(TEXT TO READ):
------------------------------------

EXPERIMENTAL, but as someone who's been listening to analogues of music like this for a bit now, i like it.
it's the first instance of eno making anything ambient-esque, so it's pretty important in that sense, as that would of course become the main focus of his work later on.
[1974] Eno - Here Come The Warm Jets
eno's first solo album.
so, as i said, the first thing i heard from brian eno was Ambient 1: Music for Airports, so when i listened to this... on top of him coining the term "ambient music" and pioneering that genre, i did not expect him to be such an outstanding rock musician... at the beginning of his solo career, no less. holy fuck. it's brilliant, and so, so ahead of its time. no wonder people revere this guy so much... "ahead of its time" is a pretty good phrase to describe a lot of eno's work actually, i suppose it makes sense considering how influential he ended up being.
the whole is fantastic, "Needles in the Camel's Eye", "Cindy Tells Me", "On Some Faraway Beach", such a diverse selection of tracks and all so good, but the last few are my favorite, especially the triumphant tone of "Some of Them Are Old", right before the eponymous closer... ah... it's magic. it's an amazing experience.
[1974] Eno - Taking Tiger Mountain (By Strategy)
eno's second solo album.

------------------------------------

(TASK DATA):
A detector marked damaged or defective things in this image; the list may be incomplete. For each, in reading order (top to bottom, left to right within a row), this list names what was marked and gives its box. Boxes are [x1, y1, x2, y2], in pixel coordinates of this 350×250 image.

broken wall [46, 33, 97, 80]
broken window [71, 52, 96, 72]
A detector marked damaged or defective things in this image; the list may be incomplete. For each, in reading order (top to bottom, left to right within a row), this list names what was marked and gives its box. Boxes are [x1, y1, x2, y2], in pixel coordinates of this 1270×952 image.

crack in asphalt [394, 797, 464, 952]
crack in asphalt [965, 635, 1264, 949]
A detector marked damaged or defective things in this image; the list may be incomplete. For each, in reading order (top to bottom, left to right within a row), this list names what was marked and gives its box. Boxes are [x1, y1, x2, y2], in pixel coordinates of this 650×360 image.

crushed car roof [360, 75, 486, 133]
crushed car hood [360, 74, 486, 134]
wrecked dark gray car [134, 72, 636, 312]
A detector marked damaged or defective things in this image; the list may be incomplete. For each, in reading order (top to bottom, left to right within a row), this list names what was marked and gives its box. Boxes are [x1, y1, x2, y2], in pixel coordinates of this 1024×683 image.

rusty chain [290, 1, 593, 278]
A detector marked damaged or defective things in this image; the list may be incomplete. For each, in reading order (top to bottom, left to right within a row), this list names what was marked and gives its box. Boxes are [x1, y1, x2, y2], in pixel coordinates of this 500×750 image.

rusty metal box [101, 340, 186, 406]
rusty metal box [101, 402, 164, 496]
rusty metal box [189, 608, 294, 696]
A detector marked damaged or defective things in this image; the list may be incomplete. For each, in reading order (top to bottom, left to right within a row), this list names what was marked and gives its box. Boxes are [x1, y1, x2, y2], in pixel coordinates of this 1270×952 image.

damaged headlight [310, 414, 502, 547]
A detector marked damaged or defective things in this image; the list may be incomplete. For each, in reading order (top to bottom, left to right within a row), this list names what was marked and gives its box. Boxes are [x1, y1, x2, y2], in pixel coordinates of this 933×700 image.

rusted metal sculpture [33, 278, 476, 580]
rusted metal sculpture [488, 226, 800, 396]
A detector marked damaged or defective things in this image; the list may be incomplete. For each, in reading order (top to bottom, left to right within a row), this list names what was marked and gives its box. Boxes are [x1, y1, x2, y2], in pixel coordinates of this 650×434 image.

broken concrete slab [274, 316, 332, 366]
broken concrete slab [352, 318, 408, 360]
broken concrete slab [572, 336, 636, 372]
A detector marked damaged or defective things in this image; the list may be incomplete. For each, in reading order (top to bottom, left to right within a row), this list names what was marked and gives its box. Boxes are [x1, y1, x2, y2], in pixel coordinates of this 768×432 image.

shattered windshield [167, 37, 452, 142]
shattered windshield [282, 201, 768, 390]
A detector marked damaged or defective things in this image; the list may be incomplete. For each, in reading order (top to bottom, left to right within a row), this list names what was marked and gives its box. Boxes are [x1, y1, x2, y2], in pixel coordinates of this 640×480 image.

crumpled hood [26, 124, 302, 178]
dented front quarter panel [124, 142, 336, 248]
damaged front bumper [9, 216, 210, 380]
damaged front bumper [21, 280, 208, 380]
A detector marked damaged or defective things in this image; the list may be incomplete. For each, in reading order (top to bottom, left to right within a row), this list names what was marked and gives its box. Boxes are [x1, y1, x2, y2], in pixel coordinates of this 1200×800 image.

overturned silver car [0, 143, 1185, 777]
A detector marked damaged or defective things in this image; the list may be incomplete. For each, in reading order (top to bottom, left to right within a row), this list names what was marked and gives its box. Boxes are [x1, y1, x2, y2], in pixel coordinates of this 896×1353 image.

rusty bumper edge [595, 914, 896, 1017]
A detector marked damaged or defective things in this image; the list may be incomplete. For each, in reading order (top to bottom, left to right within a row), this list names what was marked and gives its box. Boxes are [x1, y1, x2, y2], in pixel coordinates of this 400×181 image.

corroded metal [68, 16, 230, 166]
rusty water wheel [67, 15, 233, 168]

------------------------------------

(EXERCISES):
• a. Reproduce the Eno album notes in full, word for word.
• b. Transcribe the entries verbatim, covering only the stretch from the start of the entries through the line that contains "broken wall [46, 33, 97, 80]".
The entries bear no relation to the Eno album notes.

(SOLUTIONS IN ORDER):
• a.
EXPERIMENTAL, but as someone who's been listening to analogues of music like this for a bit now, i like it.
it's the first instance of eno making anything ambient-esque, so it's pretty important in that sense, as that would of course become the main focus of his work later on.
[1974] Eno - Here Come The Warm Jets
eno's first solo album.
so, as i said, the first thing i heard from brian eno was Ambient 1: Music for Airports, so when i listened to this... on top of him coining the term "ambient music" and pioneering that genre, i did not expect him to be such an outstanding rock musician... at the beginning of his solo career, no less. holy fuck. it's brilliant, and so, so ahead of its time. no wonder people revere this guy so much... "ahead of its time" is a pretty good phrase to describe a lot of eno's work actually, i suppose it makes sense considering how influential he ended up being.
the whole is fantastic, "Needles in the Camel's Eye", "Cindy Tells Me", "On Some Faraway Beach", such a diverse selection of tracks and all so good, but the last few are my favorite, especially the triumphant tone of "Some of Them Are Old", right before the eponymous closer... ah... it's magic. it's an amazing experience.
[1974] Eno - Taking Tiger Mountain (By Strategy)
eno's second solo album.

• b.
A detector marked damaged or defective things in this image; the list may be incomplete. For each, in reading order (top to bottom, left to right within a row), this list names what was marked and gives its box. Boxes are [x1, y1, x2, y2], in pixel coordinates of this 350×250 image.

broken wall [46, 33, 97, 80]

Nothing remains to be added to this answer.